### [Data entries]
-- Opening Marker --

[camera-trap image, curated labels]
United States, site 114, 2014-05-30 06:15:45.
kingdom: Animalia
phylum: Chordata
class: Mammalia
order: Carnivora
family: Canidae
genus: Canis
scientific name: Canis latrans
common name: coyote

-- Closing Marker --

### [TASK ITEM]
If a line appears above, it belongs in your answer, printed exactly.

### [OUTPUT BELOW]
[camera-trap image, curated labels]
United States, site 114, 2014-05-30 06:15:45.
kingdom: Animalia
phylum: Chordata
class: Mammalia
order: Carnivora
family: Canidae
genus: Canis
scientific name: Canis latrans
common name: coyote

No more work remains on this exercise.